Le fenugrec n’est pas seulement cette épice utilisée dans les cuisines indienne et méditerranéenne. Connu depuis l’Antiquité, surnommé la graine joyeuse, le fenugrec fait partie des plantes vertueuses bien connues des herboristes.

Ce n’est qu’au Ier siècle que le fenugrec est mentionné pour la première fois en tant qu’épice par un médecin Grec du nom de Dioscoride, dans son ouvrage intitulé De materia Medica. Un siècle plus tard, il entrera dans la composition d’une huile dont s’enduisent les sportifs de cette époque. Dans l’Europe médiévale, il est cultivé en tant que plante médicinale.

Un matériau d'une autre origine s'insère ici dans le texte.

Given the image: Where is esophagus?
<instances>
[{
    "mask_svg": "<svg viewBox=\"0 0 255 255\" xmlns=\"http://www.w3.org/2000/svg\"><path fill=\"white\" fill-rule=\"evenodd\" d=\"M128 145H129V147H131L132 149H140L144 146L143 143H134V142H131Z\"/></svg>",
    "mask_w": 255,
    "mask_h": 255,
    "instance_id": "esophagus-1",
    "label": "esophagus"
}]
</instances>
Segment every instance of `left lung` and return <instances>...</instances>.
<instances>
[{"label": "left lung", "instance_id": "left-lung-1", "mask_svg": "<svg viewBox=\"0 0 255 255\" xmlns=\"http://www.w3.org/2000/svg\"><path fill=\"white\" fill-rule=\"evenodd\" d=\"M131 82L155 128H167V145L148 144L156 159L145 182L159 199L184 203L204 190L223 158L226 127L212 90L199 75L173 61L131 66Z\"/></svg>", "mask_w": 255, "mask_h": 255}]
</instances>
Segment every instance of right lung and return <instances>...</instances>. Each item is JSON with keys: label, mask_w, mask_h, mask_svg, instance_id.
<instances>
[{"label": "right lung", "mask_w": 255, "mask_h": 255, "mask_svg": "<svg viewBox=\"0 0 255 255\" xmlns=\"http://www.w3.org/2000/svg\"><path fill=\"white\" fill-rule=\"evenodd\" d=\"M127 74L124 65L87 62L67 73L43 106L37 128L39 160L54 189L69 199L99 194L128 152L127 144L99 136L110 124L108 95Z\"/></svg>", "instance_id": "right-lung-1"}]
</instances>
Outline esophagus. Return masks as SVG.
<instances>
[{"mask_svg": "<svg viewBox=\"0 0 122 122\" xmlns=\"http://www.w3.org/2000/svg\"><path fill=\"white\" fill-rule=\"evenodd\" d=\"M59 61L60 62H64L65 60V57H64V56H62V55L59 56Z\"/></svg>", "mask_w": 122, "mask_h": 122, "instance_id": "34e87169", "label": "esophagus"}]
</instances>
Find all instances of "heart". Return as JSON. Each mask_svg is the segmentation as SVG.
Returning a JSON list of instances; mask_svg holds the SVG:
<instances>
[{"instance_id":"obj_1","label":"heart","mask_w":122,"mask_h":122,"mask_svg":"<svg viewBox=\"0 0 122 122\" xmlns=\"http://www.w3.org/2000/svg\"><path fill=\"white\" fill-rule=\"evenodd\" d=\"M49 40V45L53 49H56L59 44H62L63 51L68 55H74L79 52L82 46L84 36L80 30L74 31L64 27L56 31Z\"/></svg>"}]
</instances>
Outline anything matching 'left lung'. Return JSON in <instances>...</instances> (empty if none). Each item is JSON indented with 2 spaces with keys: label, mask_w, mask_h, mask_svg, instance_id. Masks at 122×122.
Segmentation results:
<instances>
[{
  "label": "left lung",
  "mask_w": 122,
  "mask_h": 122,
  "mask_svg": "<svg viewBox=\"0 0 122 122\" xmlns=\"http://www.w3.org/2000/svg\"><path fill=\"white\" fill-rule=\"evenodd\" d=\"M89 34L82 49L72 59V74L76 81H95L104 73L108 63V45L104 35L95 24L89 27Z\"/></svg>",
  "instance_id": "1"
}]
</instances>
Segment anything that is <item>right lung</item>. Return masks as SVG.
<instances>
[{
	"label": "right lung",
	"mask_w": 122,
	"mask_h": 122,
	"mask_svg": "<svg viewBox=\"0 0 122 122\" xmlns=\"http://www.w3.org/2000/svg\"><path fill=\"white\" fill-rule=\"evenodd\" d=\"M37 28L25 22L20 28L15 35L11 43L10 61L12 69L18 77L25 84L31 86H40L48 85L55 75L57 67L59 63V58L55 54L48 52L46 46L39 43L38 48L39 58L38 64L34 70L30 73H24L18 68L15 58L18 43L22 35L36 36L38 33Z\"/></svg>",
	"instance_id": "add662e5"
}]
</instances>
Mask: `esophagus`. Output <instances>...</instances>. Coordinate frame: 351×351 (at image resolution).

De la famille des Fabacées, cette légumineuse appartient au genre Trigonella, qui donna au fenugrec l’un de ses noms courants, la Trigonelle, nom donné en raison de la forme anguleuse de la corolle de ses fleurs.

L’étymologie du fenugrec signifie littéralement foin grec et témoigne de sa culture comme fourrage mais certains de ses noms courants, comme sénégrain ou la graine joyeuse, illustrent l’importance accordée à ses graines.

On se servait déjà des principes aromatiques du fenugrec dans l’Égypte des pharaons, 1500 ans avant J.-C., pour embaumer les morts et purifier l’air des habitations et des lieux de culte, car en plus de ces vertus tonifiantes, on lui attribuait le pouvoir de combattre les infections respiratoires.

Le père de la médecine Hippocrate fut un des premiers à recommander l’usage du fenugrec à des fins thérapeutiques. Il recommandait de l’utiliser en usage externe pour traiter les plaies et les infections.

Le fenugrec fleurit de la mi-juin à la mi-juillet. Ses fleurs sont blanchâtres ou jaunâtres. Ses feuilles se présentent trois à trois comme le trèfle et ses tiges peuvent atteindre jusqu’à un mètre de hauteur. Ses gousses, longues d’une dizaine de centimètres, qui contiennent douze à quinze graines de couleur jaune d’or ont été comparées à des cornes de bœuf ou de chèvre .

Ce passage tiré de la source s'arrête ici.